INFORTUNI SUL LAVORO
Cons. Stato Sez. VI, Sent., 24-02-2011, n. 1173
Fatto Diritto P.Q.M.
Svolgimento del processo
Con ricorso al Tribunale amministrativo regionale per la Puglia e recante il
n.r.g. 554/2006, il sig. M.B. riferiva di essersi arruolato nei ruoli della
Polizia di Stato nel 1971 e di aver prestato sin dal 1975 servizio presso lo
scalo marittimo e aereo di BariPalese (dal 1992, con la qualifica di Ispettore).
Nell'ottobre del 1980 egli fu ricoverato d'urgenza presso il Policlinico di Bari
per un episodio di "fibrillazione atriale parossistica'. L'episodio rappresentò
il primo di una lunga serie di eventi patologici che, nel corso del periodo
19801992, determinarono il progressivo peggioramento del suo stato di salute
(essendo affetto, fra l'altro, da "extrasistolia sopraventricolare e
ventricolare', "ulcera duodenale e gastroduodenale', "disturbo d'ansia con
attacchi di panico', "bronchite cronica con ostruzione delle piccole vie aeree',
"ipoacusia neurosensoriale bilaterale').
In data 12 luglio 1986 la Commissione medico legale dell'Istituto medico legale
di Bari riconosceva la dipendenza da causa di servizio di una delle patologie da
cui gli era affetto (ulcera bulbale con gastroduodenite cronica).

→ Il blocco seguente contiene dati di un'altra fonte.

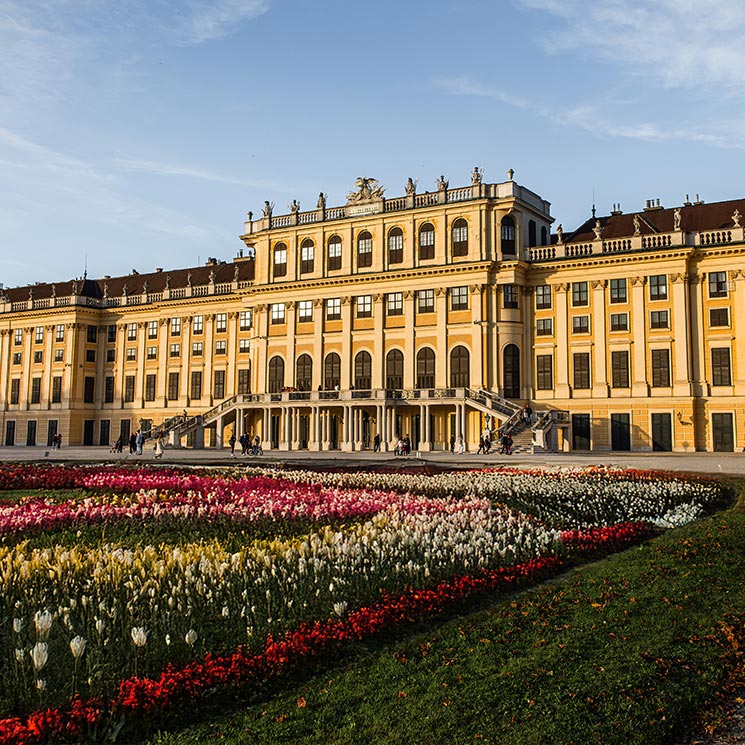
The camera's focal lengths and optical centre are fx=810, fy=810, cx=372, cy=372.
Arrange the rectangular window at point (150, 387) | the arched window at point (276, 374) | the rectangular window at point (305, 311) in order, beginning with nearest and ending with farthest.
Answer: the rectangular window at point (305, 311), the arched window at point (276, 374), the rectangular window at point (150, 387)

Con verbale di visita collegiale del 13 gennaio 1995, la Commissione medico
ospedaliera riconosceva l'appellante "non idoneo permanentemente al servizio
nella Polizia di Stato in modo parziale", ritenendolo "controind.to ai servizi
che comportino stress psicofisici, la irregolare assunzione dei pasti".
A seguito dell'accertamento medico, il Ministero dell'interno disponeva che
l'interessato fosse adibito a "servizi interni diurni" (decreto in data 17
febbraio 1995).
Nel corso del quinquennio successivo (febbraio 1995 - novembre 2000) il B.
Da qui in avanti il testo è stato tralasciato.